++++ Supplied information

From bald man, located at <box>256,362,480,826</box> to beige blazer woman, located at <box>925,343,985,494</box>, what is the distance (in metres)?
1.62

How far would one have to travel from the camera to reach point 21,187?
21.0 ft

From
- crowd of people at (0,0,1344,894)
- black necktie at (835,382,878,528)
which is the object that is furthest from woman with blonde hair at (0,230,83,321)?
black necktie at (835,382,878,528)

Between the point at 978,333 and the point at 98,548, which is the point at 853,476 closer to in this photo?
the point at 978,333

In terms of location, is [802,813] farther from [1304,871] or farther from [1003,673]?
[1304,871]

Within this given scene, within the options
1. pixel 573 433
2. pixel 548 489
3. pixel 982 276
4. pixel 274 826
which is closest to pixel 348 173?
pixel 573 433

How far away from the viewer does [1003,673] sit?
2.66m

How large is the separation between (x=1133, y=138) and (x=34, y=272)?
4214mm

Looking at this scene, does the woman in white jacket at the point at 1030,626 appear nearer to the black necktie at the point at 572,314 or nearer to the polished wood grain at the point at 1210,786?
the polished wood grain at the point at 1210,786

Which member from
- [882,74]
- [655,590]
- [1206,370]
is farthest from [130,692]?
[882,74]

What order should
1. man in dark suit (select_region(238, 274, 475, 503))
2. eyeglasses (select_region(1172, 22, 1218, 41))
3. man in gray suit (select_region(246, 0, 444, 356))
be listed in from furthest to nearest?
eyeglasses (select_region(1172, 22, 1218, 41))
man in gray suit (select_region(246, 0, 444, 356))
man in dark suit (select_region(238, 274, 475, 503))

++++++++
++++ Supplied information

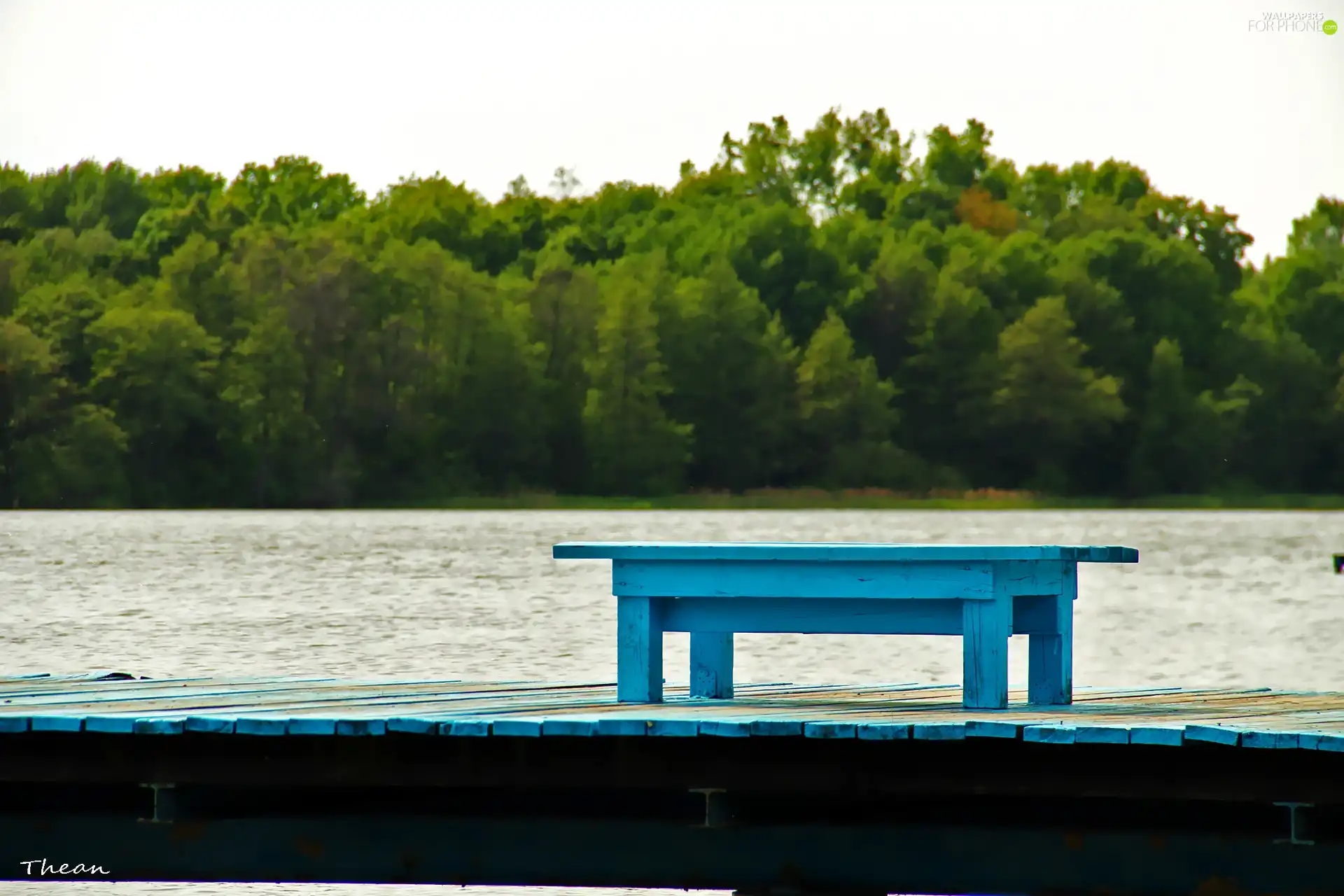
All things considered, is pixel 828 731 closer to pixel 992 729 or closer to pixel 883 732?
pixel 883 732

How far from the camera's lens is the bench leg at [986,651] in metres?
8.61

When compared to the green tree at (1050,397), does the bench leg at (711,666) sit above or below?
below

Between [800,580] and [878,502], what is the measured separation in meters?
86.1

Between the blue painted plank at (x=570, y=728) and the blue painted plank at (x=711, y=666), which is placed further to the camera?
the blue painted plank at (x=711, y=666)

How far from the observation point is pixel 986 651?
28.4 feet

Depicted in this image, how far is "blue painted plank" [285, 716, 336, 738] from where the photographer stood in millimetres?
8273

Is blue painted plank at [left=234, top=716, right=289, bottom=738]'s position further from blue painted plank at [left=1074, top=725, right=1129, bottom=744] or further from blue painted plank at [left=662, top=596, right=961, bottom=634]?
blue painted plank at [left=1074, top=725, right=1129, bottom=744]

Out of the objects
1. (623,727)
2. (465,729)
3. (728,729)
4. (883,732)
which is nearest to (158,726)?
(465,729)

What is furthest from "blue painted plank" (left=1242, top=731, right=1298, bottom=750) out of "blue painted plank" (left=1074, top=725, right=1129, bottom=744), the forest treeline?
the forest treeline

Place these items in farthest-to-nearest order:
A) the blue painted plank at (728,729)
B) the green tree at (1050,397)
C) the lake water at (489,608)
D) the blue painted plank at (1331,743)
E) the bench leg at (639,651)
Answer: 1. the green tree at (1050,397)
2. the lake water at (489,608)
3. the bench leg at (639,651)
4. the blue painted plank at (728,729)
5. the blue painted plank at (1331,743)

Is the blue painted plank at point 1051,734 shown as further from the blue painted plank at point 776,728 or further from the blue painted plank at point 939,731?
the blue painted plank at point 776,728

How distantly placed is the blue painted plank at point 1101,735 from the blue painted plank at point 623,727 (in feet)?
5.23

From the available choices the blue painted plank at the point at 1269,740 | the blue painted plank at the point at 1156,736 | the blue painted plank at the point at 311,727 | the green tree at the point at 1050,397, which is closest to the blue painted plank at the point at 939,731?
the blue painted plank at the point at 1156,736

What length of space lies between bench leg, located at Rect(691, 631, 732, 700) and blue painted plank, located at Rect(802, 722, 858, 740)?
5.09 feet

++++++++

• Task instructions:
State how many lines of the items above contain the string "camera", counting a line only when the capitalization matches. Give the number alone.

• Task solution:
3